Relatedness is the psychological need to establish close emotional bonds and attachments with other people; it reflects the desire to be emotionally connected to and interpersonally involved in warm relationships. In order to satisfy the psychological need of relatedness, a person needs to confirm that the emerging social bonds with other people involve aspects of both caring and liking (e.g. communal relationship). The chapter wraps up by discussing social contexts that support these three psychological needs such as engagement, having a good day, and vitality.
Something that surprised me was the factors that go into the psychological need for relatedness. Before reading the chapter, I assumed that just social interaction would fulfill our need for relatedness. However, simply being around and talking to people is not enough. To be satisfying, the social bonds need to involve genuine care and liking. More importantly, the relationships need to involve self-disclosure. When you are able to show your true self and feel important to another person, you will experience relatedness.

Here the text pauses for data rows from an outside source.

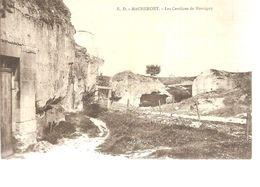 60 - Machemont - Les Carrières De Montigny - France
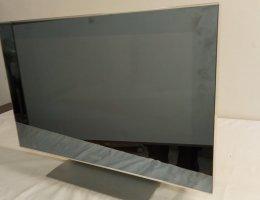 21.7.2021 Dražba elektroniky (Televizor Hantarex). Vyvolávací cena 500 Kč, ➡️ ID809142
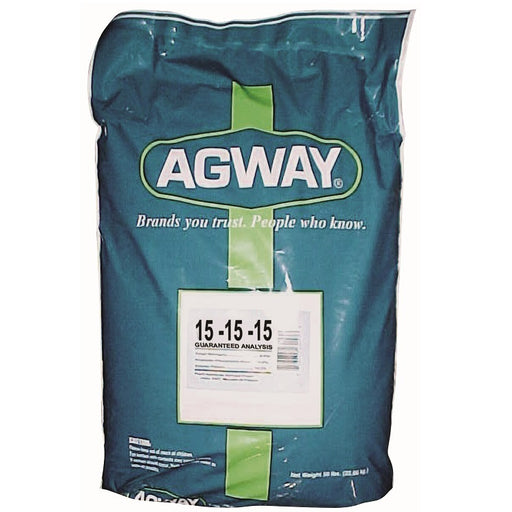 15-15-15 Farm Fertilizer 50 lb.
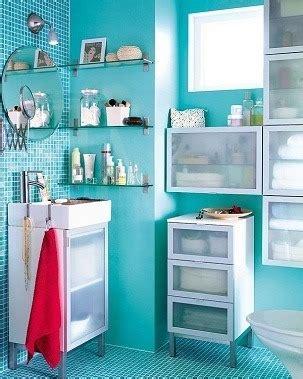 colores  cuartos de bano pequenos  espaciohogarcom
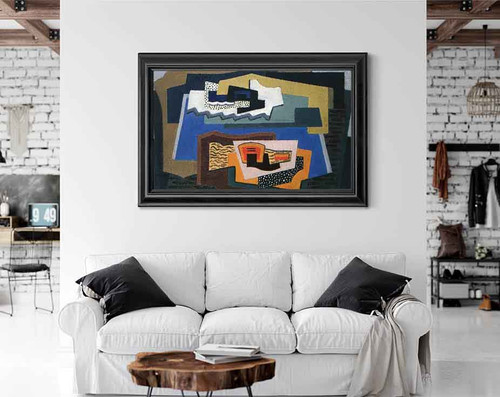 Abstract Composition 7 By Mainie Jellett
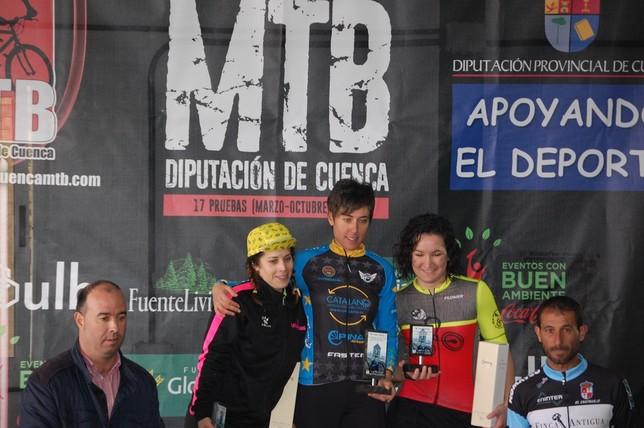 Pérez y Sánchez ganan la segunda prueba del Circuito de MTB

I rated myself medium in autonomy because I like to make my own decisions but I can also be very indecisive. Even though I have a hard time/do not particularly making decisions, I still have a need to have control over the decisions made. I look to other people’s opinions and ultimately take them into account when I make the final decision for myself. I rated myself high for competency because I am a really driven person. I like to do my best on everything. In school I try doing my best on exams and homework assignments and work hard while at work.. I also rated myself high in relatedness. My relatedness need is pretty fulfilled but I’m very outgoing and love making new friends. I always put my family, friends, and boyfriend first before myself. That’s also why I think I’m in the medium part of autonomy, I want to have others opinions on things as much as my own so it can also please them in a sense, I stray away from trying to be selfish when it comes to those closest to me.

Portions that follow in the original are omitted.